Barbe brune et cheveux longs, il traverse la foule de ses fidèles à Petropavlovka, village de la région sibérienne de Krasnoïarsk où «Vissarion le Professeur», réincarnation auto-proclamée de Jésus, a installé la nouvelle Terre Sainte.

Les sourires béats sont sur toutes les lèvres, les yeux des croyants, habillés de tuniques blanches, pétillent, car leur sauveur, un ancien agent de la circulation qui s'est découvert fils de Dieu il y a 20 ans, s'apprête à s'adresser à eux. «C'est l'amour sur Terre! Le sentez-vous?», lance un homme devant la foule de milliers de pèlerins venus en ce 18 août, une date célébrée chaque année en souvenir du premier sermon de Vissarion, de son vrai nom Sergueï Torop.

Les 4000 fidèles, qui disent vivre en communion avec la nature en rejetant notamment la viande, l'alcool et le tabac, se voient comme une nouvelle arche de Noé, car ils sont convaincus que l'Homme est en train de détruire la planète et que Petropavlovka, le centre de la Terre, sera sauvée du désastre.

«Je sens que l'énergie ici sera suffisante pour sauver la planète du cataclysme», explique Irina Besseda, 38 ans.

Vissarion, qui dit avoir découvert être Jésus en sentant «quelque chose de violent jaillir» en lui en 1989, est moins optimiste. Jugeant la catastrophe inévitable, son modeste objectif est d'éviter l'extinction de l'espèce humaine.

«L'Homme s'approche de plus en plus de sa destruction. Ce sera bien sûr désagréable et tragique, cela apportera beaucoup de douleur, mais cela est inéluctable», estime Vissarion.

Il a changé le calendrier en le faisant commencer par sa date de naissance, le 14 janvier 1961 qui est bien sûr célébré en lieu et place de Noël. Ses fidèles vivent en l'an 49.

«Nous devons créer quelque chose qui aidera à sauver l'humanité (...) une arche de Noé», poursuit le gourou, estimant que si la face du monde changera, Petropavlovka survivra sans grand changement, à l'exception du climat qui deviendra plus clément.

Son Église du Dernier Testament, qui se veut une synthèse des religions monothéistes et du Bouddhisme, ne recrute d'ailleurs pas que des fidèles en Russie, certains étant venus depuis le Bélarus, Cuba, l'Italie, l'Allemagne ou encore la Bulgarie.

En Europe «il y a tout, des cocktails, des concerts, des gens intéressants (...) c'était sympa, mais ce n'était pas ce que cherchait mon âme», explique Lineta Maskalinaite, une Lituanienne de 43 ans, qui a quitté il y a deux ans son travail auprès de l'Union européenne, à Bruxelles.

Les croyants semblent bien installés, les maisons en bois y sont neuves et des panneaux solaires approvisionnent les foyers en électricité.

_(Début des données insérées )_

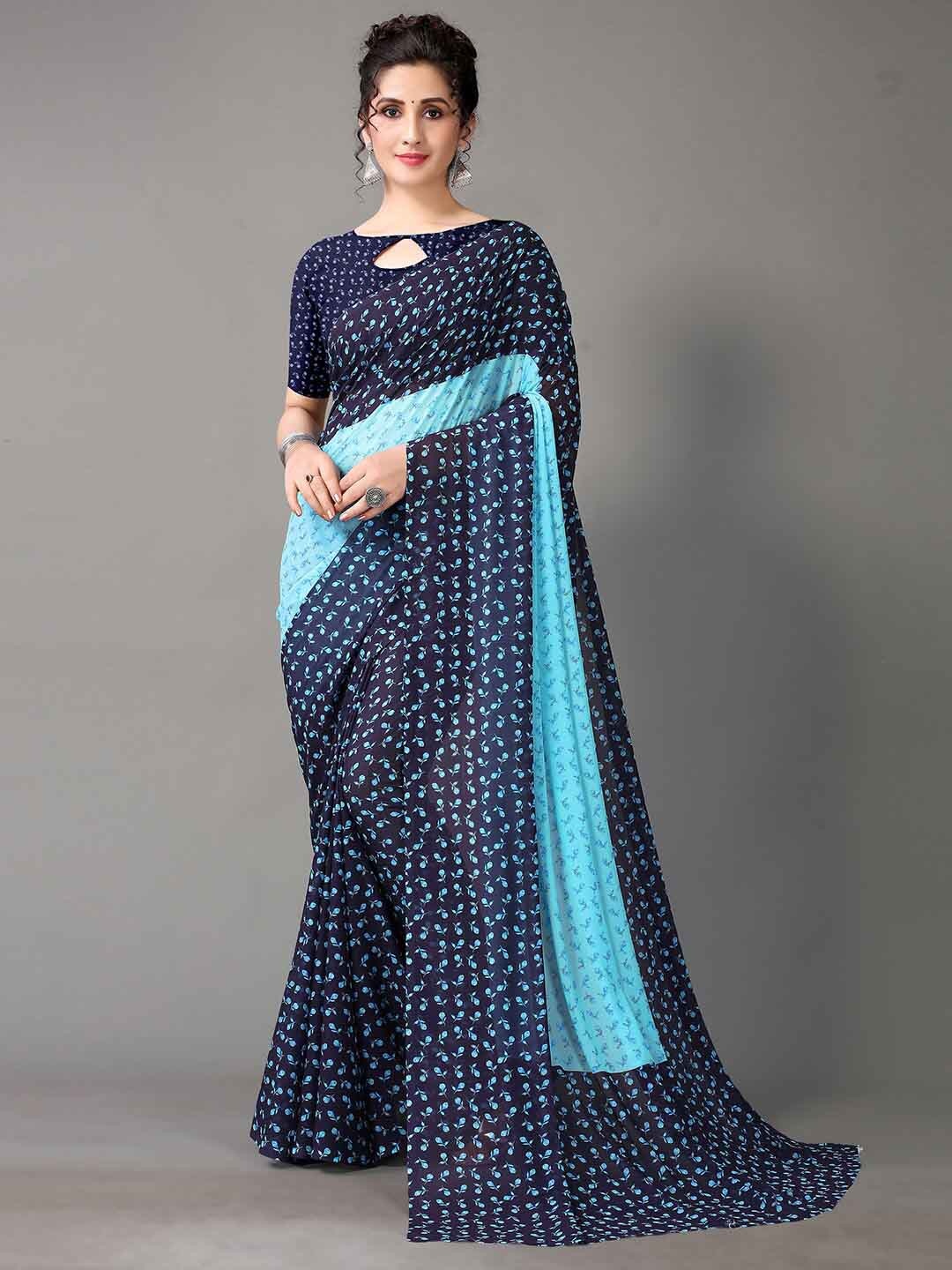 

Shaily Navy Blue Floral Printed Saree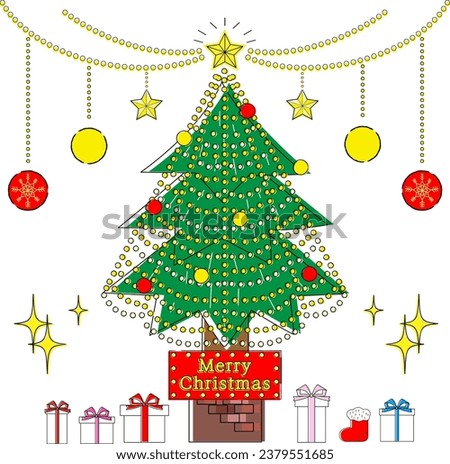 illuminated Christmas tree and
Christmas ball decorations
A set of gift box illustrations.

Mais cette présentation idyllique laisse dubitatif l'expert russe en cultes Alexandre Dvorkine.

«Ils semblent heureux et gais, tout comme les gens filmés en 1937» durant les purges staliniennes, ironise-t-il, dénonçant l'emprise total de Vissarion sur ses fidèles.

Si aucun problème notable n'a été rapporté ces derniers temps, durant les années 1990, lorsque le culte refusait la médecine moderne malgré le climat extrêmement rude de la Sibérie, les décès et les suicides étaient nombreux.

«J'étais une romantique (...) mais au début il y avait beaucoup de morts, beaucoup de mes amis», se souvient Maria Kaprinskaïa, une ancienne adepte reconvertie dans le journalisme à Moscou.

«Sa tentative de devenir Dieu a échoué, ce n'est qu'un seigneur féodal avec ses serfs», estime-t-elle.

Depuis, Vissarion a abandonné certaines restrictions, notamment concernant la médecine, explique Rachid Rafikov, un responsable gouvernemental de Krasnoïarsk.

«Vivre de noix, de baies et de champignons n'est pas possible», note-il, «le culte a un vrai problème pour se nourrir avec ses seuls potagers».